Cela pour dire que les aménagements de taux de TVA introduits dans la Loi de finances ne devraient ni surprendre ni étonner. C’est dans la logique de la réforme lancée voici presque dix ans maintenant. Et puis, il y a une question de cohérence qui est sous-jacente au débat sur la Loi de finances : si l’on considère que le pays doit impérativement rétablir ses équilibres macroéconomiques pour ne pas devoir passer sous les fourches caudines des institutions financières internationales, il faut nécessairement que l’Etat diminue ses dépenses. Il se trouve que parmi ces dépenses, il y a celles qui sont à caractère fiscal (appelées les dépenses fiscales). En outre, la mise à contribution de tous pour améliorer les recettes fiscales s’impose. Aujourd’hui, les contributeurs, qu’il s’agisse des personnes physiques ou des entreprises, sont peu nombreux. Le gros des assujettis sont ou bien exonérés (donc dépenses fiscales) ou bien…invisibles (secteur informel). Comme quoi, rien n’est vraiment simple...

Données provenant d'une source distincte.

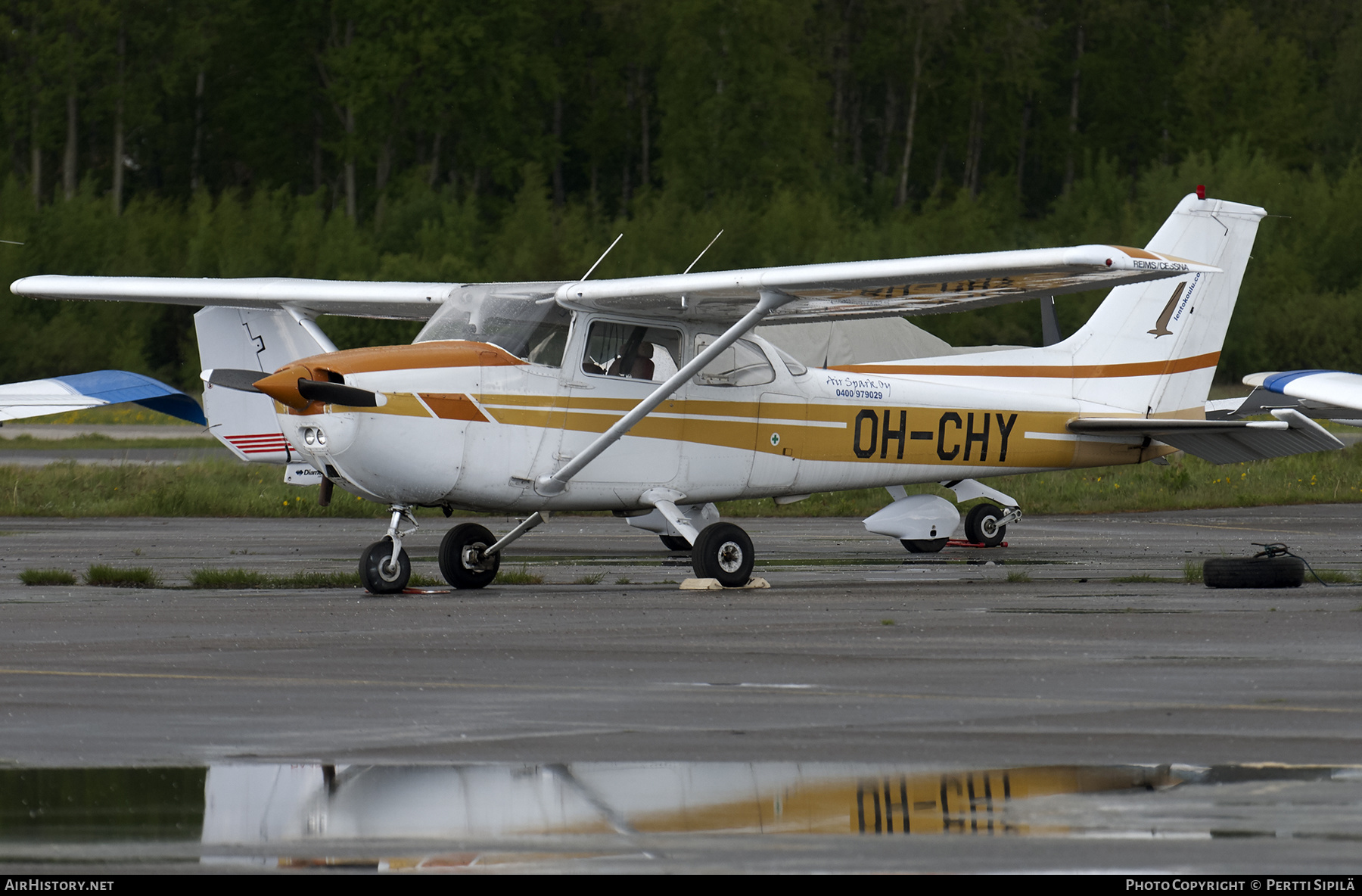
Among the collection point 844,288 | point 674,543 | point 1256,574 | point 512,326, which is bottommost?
point 674,543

Recettes en baisse malgré les ajustements fiscaux
Malgré les ajustements fiscaux contenus dans la Loi de finances 2014, les recettes du Budget général au cours de cet exercice devraient baisser de 6,7%, à 264,4 milliards de DH, selon les prévisions du gouvernement. Les dépenses, elles, sont en hausse de 3%, en dépit des coupes dans le budget d’investissement (-16%, à 49,5 milliards de DH) et dans l’enveloppe de la compensation (-16,7%, à 41,65 milliards de DH). C’est que la croissance en 2014, compte tenu de l’effet de base, mais aussi du prolongement de la crise internationale, connaîtra un ralentissement par rapport à 2013, quoique la sensibilité des recettes fiscales à la croissance reste encore limitée.